Picture-based spatial questions:
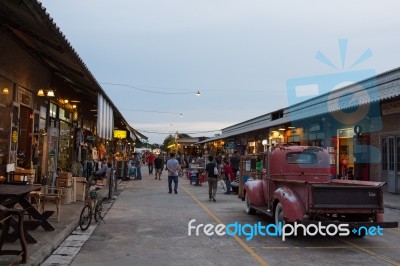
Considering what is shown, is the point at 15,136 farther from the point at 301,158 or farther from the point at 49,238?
the point at 301,158

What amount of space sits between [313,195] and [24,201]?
536 cm

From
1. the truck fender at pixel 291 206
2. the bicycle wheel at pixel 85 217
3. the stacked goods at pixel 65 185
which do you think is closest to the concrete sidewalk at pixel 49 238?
the bicycle wheel at pixel 85 217

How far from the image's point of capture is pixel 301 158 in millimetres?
11578

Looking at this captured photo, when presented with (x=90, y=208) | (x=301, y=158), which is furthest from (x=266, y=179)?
(x=90, y=208)

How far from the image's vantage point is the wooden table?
758 centimetres

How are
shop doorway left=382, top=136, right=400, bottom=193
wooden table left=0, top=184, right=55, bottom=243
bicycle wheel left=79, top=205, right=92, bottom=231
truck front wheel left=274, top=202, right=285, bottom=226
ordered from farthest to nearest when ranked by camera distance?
shop doorway left=382, top=136, right=400, bottom=193 → bicycle wheel left=79, top=205, right=92, bottom=231 → truck front wheel left=274, top=202, right=285, bottom=226 → wooden table left=0, top=184, right=55, bottom=243

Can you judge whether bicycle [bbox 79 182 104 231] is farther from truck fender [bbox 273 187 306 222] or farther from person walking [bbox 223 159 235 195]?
person walking [bbox 223 159 235 195]

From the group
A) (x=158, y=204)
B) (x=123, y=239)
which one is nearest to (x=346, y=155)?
(x=158, y=204)

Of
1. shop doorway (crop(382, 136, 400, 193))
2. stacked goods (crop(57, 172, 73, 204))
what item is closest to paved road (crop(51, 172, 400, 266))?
stacked goods (crop(57, 172, 73, 204))

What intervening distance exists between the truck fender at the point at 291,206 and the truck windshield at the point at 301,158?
184cm

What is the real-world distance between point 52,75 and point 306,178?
11.1m

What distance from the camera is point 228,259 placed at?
25.2 feet

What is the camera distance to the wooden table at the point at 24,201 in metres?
7.58

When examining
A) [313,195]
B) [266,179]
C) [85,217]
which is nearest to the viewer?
[313,195]
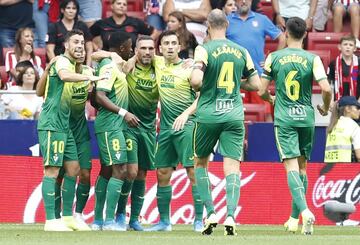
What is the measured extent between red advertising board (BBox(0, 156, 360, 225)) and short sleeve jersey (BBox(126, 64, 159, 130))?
2.77 metres

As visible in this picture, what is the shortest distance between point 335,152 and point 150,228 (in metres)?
3.89

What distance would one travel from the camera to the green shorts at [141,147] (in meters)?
15.7

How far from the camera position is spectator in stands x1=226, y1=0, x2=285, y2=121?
20.5 meters

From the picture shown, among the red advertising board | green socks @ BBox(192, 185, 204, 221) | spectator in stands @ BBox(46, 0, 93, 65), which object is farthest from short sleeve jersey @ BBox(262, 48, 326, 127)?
spectator in stands @ BBox(46, 0, 93, 65)

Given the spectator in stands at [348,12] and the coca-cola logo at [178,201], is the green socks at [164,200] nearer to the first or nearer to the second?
the coca-cola logo at [178,201]

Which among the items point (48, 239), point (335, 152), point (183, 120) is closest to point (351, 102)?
point (335, 152)

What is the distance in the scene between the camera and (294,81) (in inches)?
581

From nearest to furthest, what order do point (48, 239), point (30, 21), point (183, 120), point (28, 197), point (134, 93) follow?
point (48, 239), point (183, 120), point (134, 93), point (28, 197), point (30, 21)

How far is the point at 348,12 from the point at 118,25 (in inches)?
166

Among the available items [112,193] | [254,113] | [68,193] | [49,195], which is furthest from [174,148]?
[254,113]

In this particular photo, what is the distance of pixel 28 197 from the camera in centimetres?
1845

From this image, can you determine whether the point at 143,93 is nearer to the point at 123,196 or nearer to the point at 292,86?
the point at 123,196

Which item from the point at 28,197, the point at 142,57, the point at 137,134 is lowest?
the point at 28,197

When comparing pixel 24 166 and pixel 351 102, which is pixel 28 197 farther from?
pixel 351 102
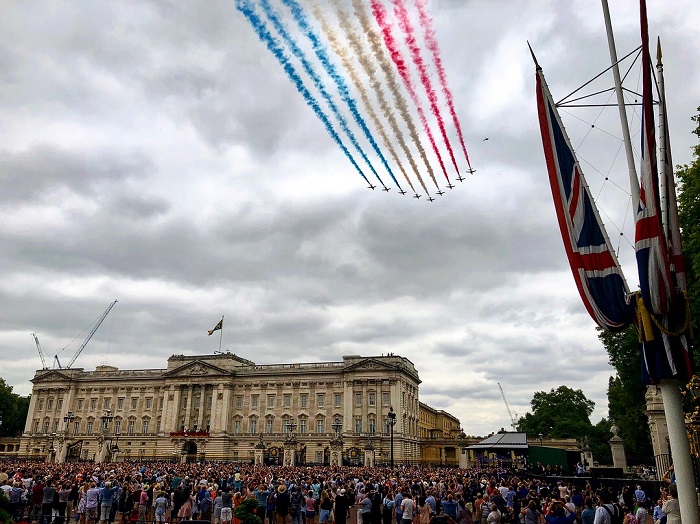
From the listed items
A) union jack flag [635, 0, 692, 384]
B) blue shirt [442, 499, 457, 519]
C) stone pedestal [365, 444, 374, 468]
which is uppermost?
union jack flag [635, 0, 692, 384]

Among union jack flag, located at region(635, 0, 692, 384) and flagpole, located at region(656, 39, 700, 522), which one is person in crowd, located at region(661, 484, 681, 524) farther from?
union jack flag, located at region(635, 0, 692, 384)

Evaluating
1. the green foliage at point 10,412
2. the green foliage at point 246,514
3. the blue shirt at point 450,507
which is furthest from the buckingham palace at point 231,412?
the green foliage at point 246,514

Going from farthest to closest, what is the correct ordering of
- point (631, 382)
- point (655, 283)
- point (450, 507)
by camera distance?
point (631, 382), point (450, 507), point (655, 283)

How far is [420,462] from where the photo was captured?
79.4 meters

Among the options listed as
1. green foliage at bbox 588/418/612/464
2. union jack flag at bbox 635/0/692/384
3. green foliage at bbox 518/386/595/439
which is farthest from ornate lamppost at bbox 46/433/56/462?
union jack flag at bbox 635/0/692/384

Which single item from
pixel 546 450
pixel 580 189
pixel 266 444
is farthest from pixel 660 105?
pixel 266 444

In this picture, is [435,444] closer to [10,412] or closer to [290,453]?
[290,453]

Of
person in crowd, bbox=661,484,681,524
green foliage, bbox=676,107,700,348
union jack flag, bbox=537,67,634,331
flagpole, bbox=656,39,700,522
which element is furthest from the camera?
green foliage, bbox=676,107,700,348

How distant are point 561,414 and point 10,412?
10334cm

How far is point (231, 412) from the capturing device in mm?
82688

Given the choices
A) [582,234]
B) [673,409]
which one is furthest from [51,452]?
[673,409]

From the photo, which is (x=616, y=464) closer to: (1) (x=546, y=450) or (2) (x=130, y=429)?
(1) (x=546, y=450)

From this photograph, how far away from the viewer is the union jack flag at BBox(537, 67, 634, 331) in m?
10.2

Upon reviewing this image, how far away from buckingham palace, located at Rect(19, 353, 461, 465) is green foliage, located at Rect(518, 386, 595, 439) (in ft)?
55.1
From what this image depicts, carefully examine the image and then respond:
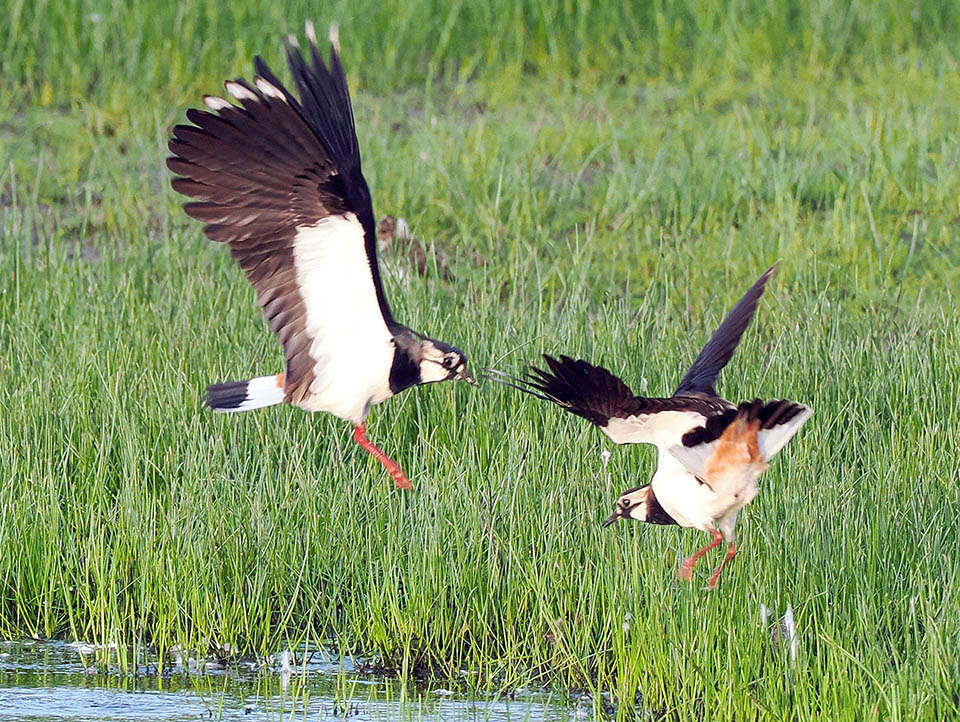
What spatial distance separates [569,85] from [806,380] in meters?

Required work: Revise the material above so that every instance of "real-world distance" reads "physical distance", keeping all other wording the same. Leave the pictures out of your answer.

Exercise response:
Considering what is shown, is the point at 15,136 farther from the point at 301,158 or farther from the point at 49,238?
the point at 301,158

What amount of space sits between [313,195] and [24,201]?
536 cm

From
1. the truck fender at pixel 291 206
2. the bicycle wheel at pixel 85 217
3. the stacked goods at pixel 65 185
which do you think is closest to the concrete sidewalk at pixel 49 238?
the bicycle wheel at pixel 85 217

How far from the image's point of capture is pixel 301 158 in millimetres?
11578

Looking at this captured photo, when presented with (x=90, y=208) | (x=301, y=158), which is furthest from (x=266, y=179)?
(x=90, y=208)

How far from the image's vantage point is the wooden table?
758 centimetres

How are
shop doorway left=382, top=136, right=400, bottom=193
wooden table left=0, top=184, right=55, bottom=243
bicycle wheel left=79, top=205, right=92, bottom=231
truck front wheel left=274, top=202, right=285, bottom=226
ordered from farthest to nearest when ranked by camera distance?
shop doorway left=382, top=136, right=400, bottom=193 → bicycle wheel left=79, top=205, right=92, bottom=231 → truck front wheel left=274, top=202, right=285, bottom=226 → wooden table left=0, top=184, right=55, bottom=243

Can you judge whether bicycle [bbox 79 182 104 231] is farther from truck fender [bbox 273 187 306 222] or farther from person walking [bbox 223 159 235 195]?
person walking [bbox 223 159 235 195]

From the group
A) (x=158, y=204)
B) (x=123, y=239)
which one is nearest to (x=346, y=155)?
(x=158, y=204)

Of
1. shop doorway (crop(382, 136, 400, 193))
2. stacked goods (crop(57, 172, 73, 204))
what item is closest to paved road (crop(51, 172, 400, 266))?
stacked goods (crop(57, 172, 73, 204))

What intervening distance exists between the truck fender at the point at 291,206 and the truck windshield at the point at 301,158?
184cm

What is the physical distance between point 52,75 and point 306,178?
11.1m

What distance from the camera is point 228,259 placed at?
25.2 feet

What is the camera distance to the wooden table at the point at 24,201 in metres?
7.58

When examining
A) [313,195]
B) [266,179]
C) [85,217]
which is nearest to the viewer?
[313,195]
What is the measured extent between red advertising board (BBox(0, 156, 360, 225)) and short sleeve jersey (BBox(126, 64, 159, 130))?
2.77 metres

As visible in this picture, what is the shortest distance between point 335,152 and point 150,228 (in metres)?
3.89

What distance would one travel from the camera to the green shorts at [141,147] (in meters)?
15.7

How far from the camera position is spectator in stands x1=226, y1=0, x2=285, y2=121?
20.5 meters

From the picture shown, among the red advertising board | green socks @ BBox(192, 185, 204, 221) | spectator in stands @ BBox(46, 0, 93, 65), which object is farthest from short sleeve jersey @ BBox(262, 48, 326, 127)?
spectator in stands @ BBox(46, 0, 93, 65)

Given the spectator in stands at [348,12] and the coca-cola logo at [178,201], is the green socks at [164,200] nearer to the first or nearer to the second?
the coca-cola logo at [178,201]

Which among the items point (48, 239), point (335, 152), point (183, 120) is closest to point (351, 102)?
point (335, 152)

What is the distance in the scene between the camera and (294,81) (in inches)?
581

From nearest to furthest, what order do point (48, 239), point (30, 21), point (183, 120), point (28, 197), point (134, 93) follow?
point (48, 239), point (183, 120), point (134, 93), point (28, 197), point (30, 21)

How far is the point at 348,12 from the point at 118,25 (in inches)?
166

Among the available items [112,193] | [254,113] | [68,193] | [49,195], which is furthest from [174,148]?
[254,113]

In this particular photo, what is the distance of pixel 28 197 from the camera in centimetres?
1845

From this image, can you determine whether the point at 143,93 is nearer to the point at 123,196 or nearer to the point at 292,86?
the point at 123,196

Which item from the point at 28,197, the point at 142,57, the point at 137,134 is lowest?
the point at 28,197

When comparing pixel 24 166 and pixel 351 102, which is pixel 28 197 farther from?
pixel 351 102
From the listed items
A) union jack flag [635, 0, 692, 384]
B) blue shirt [442, 499, 457, 519]
C) stone pedestal [365, 444, 374, 468]
which is uppermost?
union jack flag [635, 0, 692, 384]

Among union jack flag, located at region(635, 0, 692, 384) and flagpole, located at region(656, 39, 700, 522), which one is person in crowd, located at region(661, 484, 681, 524) farther from?
union jack flag, located at region(635, 0, 692, 384)

Evaluating
1. the green foliage at point 10,412
2. the green foliage at point 246,514
3. the blue shirt at point 450,507
which is furthest from the buckingham palace at point 231,412?
the green foliage at point 246,514

Going from farthest to closest, what is the correct ordering of
- point (631, 382)
- point (655, 283)
- point (450, 507)
by camera distance?
point (631, 382), point (450, 507), point (655, 283)

How far is [420,462] from where the photo was captured?
79.4 meters

Among the options listed as
1. green foliage at bbox 588/418/612/464
2. union jack flag at bbox 635/0/692/384
3. green foliage at bbox 518/386/595/439
which is farthest from ornate lamppost at bbox 46/433/56/462?
union jack flag at bbox 635/0/692/384

Which single item from
pixel 546 450
pixel 580 189
pixel 266 444
is farthest from pixel 660 105?
pixel 266 444

In this picture, is [435,444] closer to [10,412] or closer to [290,453]?
[290,453]

Of
person in crowd, bbox=661,484,681,524
green foliage, bbox=676,107,700,348
union jack flag, bbox=537,67,634,331
flagpole, bbox=656,39,700,522
which element is furthest from the camera?
green foliage, bbox=676,107,700,348

How distant are point 561,414 and point 10,412?
10334cm

How far is point (231, 412) from the capturing device in mm?
82688

Given the choices
A) [582,234]
B) [673,409]
which one is furthest from [51,452]?
[673,409]

From the photo, which is (x=616, y=464) closer to: (1) (x=546, y=450) or (2) (x=130, y=429)?
(1) (x=546, y=450)

From this photograph, how far away from the viewer is the union jack flag at BBox(537, 67, 634, 331) in m?
10.2

Upon reviewing this image, how far away from buckingham palace, located at Rect(19, 353, 461, 465) is green foliage, located at Rect(518, 386, 595, 439) (in ft)?
55.1
From what this image depicts, carefully examine the image and then respond:
What spatial distance separates [569,85] from [806,380] in meters?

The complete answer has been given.